Alle Arbeitgeber, die nicht zum öffentlichen Dienst beim Land oder den Kommunen gehören, bezeichnet man als freie Träger. Dazu gehören Vereine, Initiativen, GmbHs und auch die Kirchen. Für die Bildungseinrichtungen dieser Träger gilt das Personalvertretungsgesetz nicht. Das bedeutet aber nicht, dass sie im rechtsfreien Raum agieren. Der Gesetzgeber hat vielmehr ein Gesetz geschaffen, welches sich am Begriff des Betriebs – als Wirkungszentrum eines Arbeitgebers – orientiert: das Betriebsverfassungsgesetz.

18.12.2017 - Nadine Hübener

Hinweis: Die Mitbestimmung der Beschäftigten bei den Kirchen wird laut kirchlichem Sonderrecht über die Mitarbeitervertretung realisiert. Die GEW vertritt und berät aber auch deren gewählte Vertreter*innen. Ähnlich dem Personalvertretungsgesetz des öffentlichen Dienstes regelt das Betriebsverfassungsgesetz die Möglichkeiten und Grenzen der betrieblichen Mitbestimmung: wer muss wann in welchem Umfang zu welchen Themen angehört und beteiligt werden?
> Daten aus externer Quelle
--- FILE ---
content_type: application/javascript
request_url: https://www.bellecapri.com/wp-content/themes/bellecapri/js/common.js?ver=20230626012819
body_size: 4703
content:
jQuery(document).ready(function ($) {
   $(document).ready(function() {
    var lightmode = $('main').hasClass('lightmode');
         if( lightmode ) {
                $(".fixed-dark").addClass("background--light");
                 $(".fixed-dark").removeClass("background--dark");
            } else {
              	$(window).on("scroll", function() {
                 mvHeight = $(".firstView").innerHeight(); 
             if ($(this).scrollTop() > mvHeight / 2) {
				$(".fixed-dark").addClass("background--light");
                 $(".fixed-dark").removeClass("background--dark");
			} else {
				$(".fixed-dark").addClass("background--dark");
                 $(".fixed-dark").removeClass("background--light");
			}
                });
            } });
  • Der Unterschied macht‘s

Doch während die Personalvertretungen in der Fläche etabliert sind, kann dies von Betriebsräten nur bedingt behauptet werden. Nicht bei jedem Träger gibt es eine Betriebsratstradition oder seine Arbeit wurde in der Vergangenheit in dem  Maße behindert, dass die Kolleg*innen frustriert aufgegeben haben. Manch Betrieb wird wie ein Wirtschaftsunternehmen geführt und dabei erscheinen die Interessen der Beschäftigten anstrengend, wenn nicht gar lästig. Das Gegenargument,  dass die großen und erfolgreichen Betriebe alle auch einen starken Betriebsrat haben, weil sich der Arbeitgeber über die Notwendigkeit der Mitsprache seiner Beschäftigten klar ist, wird bei vielen kleineren Arbeitgebern leider ignoriert. Die hohe Fluktuation bei manchen Arbeitgebern führt zur Auflösung des Betriebsrats. Wechselt ein gewähltes Betriebsratsmitglied den Arbeitgeber oder über den Wahlzeitraum von vier Jahren gar mehrere, kann dies zur Beschluss- und somit Arbeitsunfähigkeit desselben führen. Der öffentliche Dienst bindet seine Beschäftigten stärker und somit ist deren Verweildauer im Personalrat viel konstanter. Die meisten öffentlichen Arbeitgeber scheuen zudem davor zurück, die Personalratstätigkeit oder schon die Wahl eines Personalrats zu behindern. Der Imageverlust wäre zu groß und zugleich funktionieren Dienststellen besser, wenn die Mitbestimmung der Beschäftigten vorhanden und klar geregelt ist.

  • Unser Ziel: den Interessen der Beschäftigten Gehör verschaffen

Die GEW wird deshalb nicht nachlassen, die Beschäftigten bei freien Trägern zu ermuntern, eine Betriebsratswahl zu initiieren und selbst für diesen zu kandidieren. Sie wird die Beschäftigten schulen und begleiten, damit sie diese anspruchsvolle und sehr erfüllende Aufgabe meistern können. 

Jeder neu gewählte Betriebsrat bedeutet für jeden einzelnen Beschäftigten mehr Mitgestaltung und Mitwirkung. Diese brauchen die Beschäftigten – mehr denn je – nicht nur im öffentlichen Dienst, sondern auch bei den freien Trägern!